Story by Ryan Spaight, Staff Writer

This past weekend, amidst the usual barista sounds from the UW-Eau Claire’s Cabin, singer/songwriter Will Hutchinson performed several tracks from his new album: “Goldfish Diaries.”

Three regional artists are selected every semester to perform in The Cabin, and this semester Hutchinson was one of those three. The fact that he was performing in Eau Claire didn’t escape him, as was evidenced by his choice to cover Bon Iver’s “Skinny Love.”

Hutchinson’s music is a pleasant blend of folk, acoustic and soft rock sounds that have the ability to numb and soothe the listener while stirring up myriad emotions.

Every song Hutchinson played was the same basic set up: a man and his guitar. However, I wouldn’t call him a one-trick pony, and I was never bored throughout his performance. I think this is partly due to his killer vocal range and smooth instrumental arrangements, but also because he was — plainly and simply — a funny guy.

Hutchinson stepped into what he called a mad house, with approximately 20 people in attendance at the Cabin. Without the joke, the attendance would have, quite frankly, made the show a bit awkward, but Hutchinson took it in stride and handled it candidly.

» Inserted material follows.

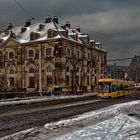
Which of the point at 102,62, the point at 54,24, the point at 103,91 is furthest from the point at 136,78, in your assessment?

In fact, he really embraced the small performer feel of the place by adorning his guitar case with a sign that read, “ten buck a roos” for each physical copy of his new CD.

Audience participation was encouraged — nay, required — during the show as Hutchinson enlisted anyone with vocal cords to belt out choruses they had recently learned.

Hutchinson wasn’t afraid to be a vulnerable on stage either as he talked about a song he co-wrote with his now deceased grandfather. His sincerity added quite a bit to how I perceived him as an artist.

For me, the stories Hutchinson told were one of the highlights of the show. Only a traveling musician would have stories about a truck stop’s $8, all-you-can-eat steak buffet. As he told it, the steak tasted pretty good, but he couldn’t shake the feeling it was too good of a deal. The logical conclusion, then, is the meat was probably not steak, but rather, recycled trucker meat.

Still, humorous stories were not all Hutchinson had to offer; he also provided a few of his insightful, philosophical life tidbits.

His philosophy is experientially-derived and stresses the importance of never dating girls you meet while street performing — something he learned after three unsuccessful tries in Los Angeles.

I was impressed by Hutchinson’s live performance even though it was notably different sounding than his studio album.

Usually if the two sound different, the live version ends up flopping in comparison with the studio version, but both have a charm of their own.

I’m always drawn in by an artist’s lyricism, and that was definitely not something Hutchinson’s music was lacking. His songs were honest and unapologetically his own. I mean, the man used rescind and callous in the same sentence. The Lincoln, Neb. native weaves together words in a way that is foreign enough to be interesting, but not so foreign that it impedes understanding.

Unequivocally and without reservation, I would recommend Hutchinson’s music; I can honestly say he made me a fan.